Translational Medicine III.
Introduction: Female breast cancer is the most diagnosed cancer worldwide. Triple negative breast cancer (TNBC) is the most aggressive type and is not sensitive to endocrine therapy. Modulated electro-hyperthermia (mEHT) is a non-invasive complementary tumor therapy using an electromagnetic field generated by amplitude modulated 13.56 MHz frequency that induces tumor cell destruction. However, we have demonstrated a strong induction of the heat shock response (HSR) by mEHT, which can result in thermotolerance.
Aim: We hypothesized that downregulation of HSF1 gene sensitizes the transfected tumor cells to mEHT and reduce tumor growth.
Method: A Balb/C isogenic murine TNBC cell line (4T1) was used. HSF1 CRISPR/Cas9 lentiviral knockdown or wild type 4T1 cells were inoculated into mammary gland’s fat pad. Further, wild type tumors were treated with the HSF-1 inhibitor KRIBB11, for 8 days. Four mEHT treatments were performed every two days and the tumor growth was followed by ultrasound and caliper.

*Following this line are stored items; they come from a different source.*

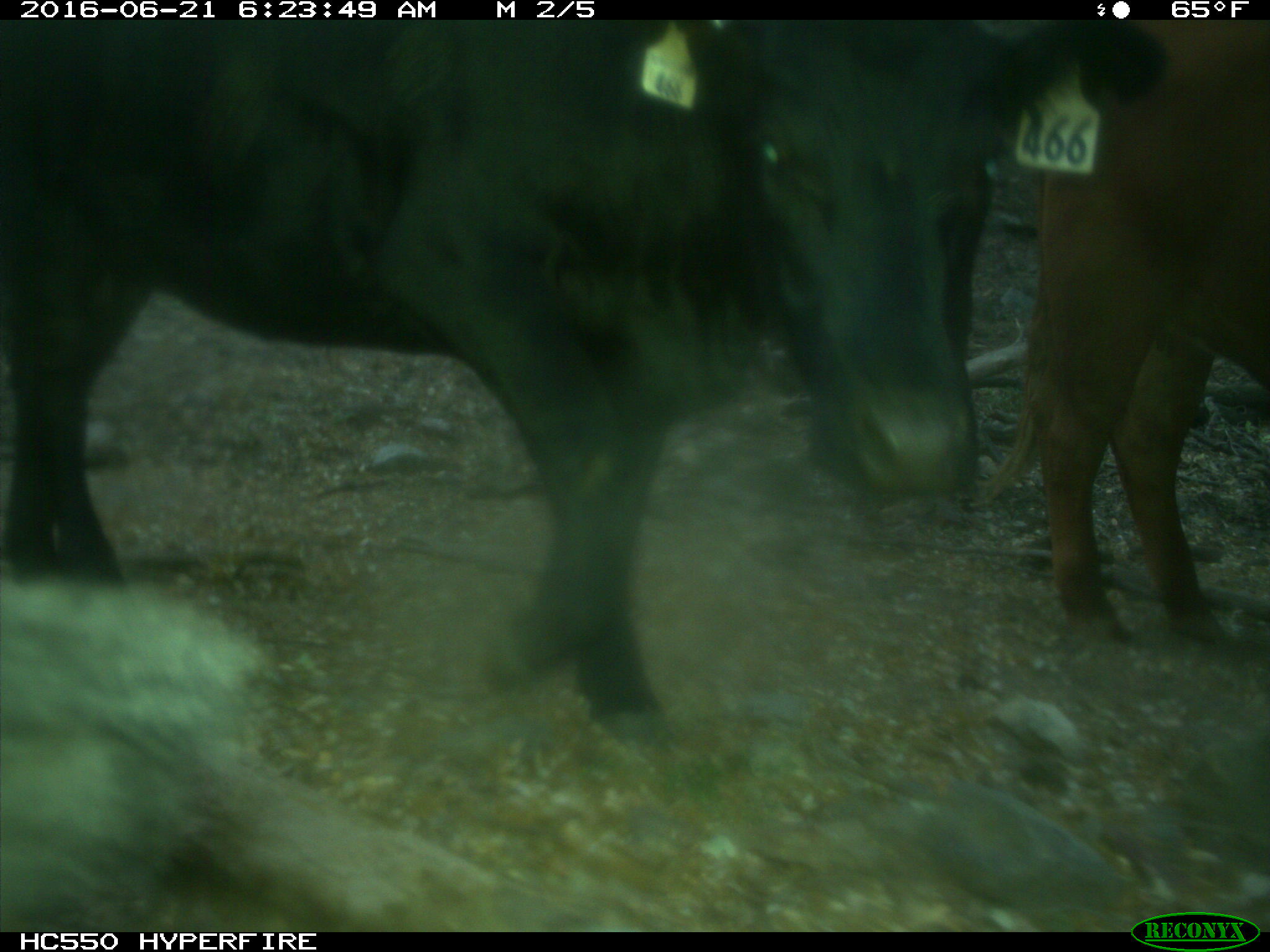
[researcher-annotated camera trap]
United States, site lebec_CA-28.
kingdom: Animalia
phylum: Chordata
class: Mammalia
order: Artiodactyla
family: Bovidae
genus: Bos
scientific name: Bos taurus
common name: domestic cow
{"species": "Bos taurus (domestic cow)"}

Results: Tumor destruction histology and molecular expression changes were assessed. Reduction of tumor size and weight, and enlargement of tumor destruction area were observed in HSF1-KO mEHT-treated mice vs HSF1-KO Sham (HSF1-KO: 43.66 mg ± 20.09 mg; 84.45% ± 15.66% vs Sham: 110.0 mg ± 44.54 mg; 32.1% ± 14.52%, respectively) and Empty Vector mEHT-treated (89.49 mg ± 24.8 mg; 77.24% ± 7.34%, respectively). HSF1 mRNA level was significantly reduced in the KO group (Sham: 0.006180 ± 0.0006644; mEHT-treated: 0.005832 ± 0.001073) when compared to Empty Vector group (Sham: 0.01330 ± 0.002487; mEHT-treated: 0.01732 ± 0.004167). CRISPR/Cas9 lentiviral construct was able to diminish the induction of HSP70 mRNA expression (mEHT-treated: 0.01046 ± 0.005662) when compared to Empty Vector mEHT-treated group (0.02273 ± 0.01385). Immunohistochemistry confirmed the molecular data. Combined therapy of mEHT and KRIBB11 significantly reduced tumor weight (160.3 mg ± 33.26 mg) further compared to monotherapy (mEHT: 236.8 mg ± 46.42 mg; KRIBB11: 312.3 mg ± 41.45 mg).
Conclusion: Therefore, combined mEHT-therapy with HSF1 inhibition can be a possible new strategy of treating TNBC with a great translational potential.
Funding: Tempus Foundation – Stipendium Hungaricum scholarship; SE250+ EFOP-3.6.3-VEKOP-16-2017-00009; TÉT Brazil: 2021-1.2.4-TÉT-2021-00060; Ministry for Innovation and Technology and Hungarian National Research, Development and Innovation Office (ÚNKP-22-4-I-SE-15)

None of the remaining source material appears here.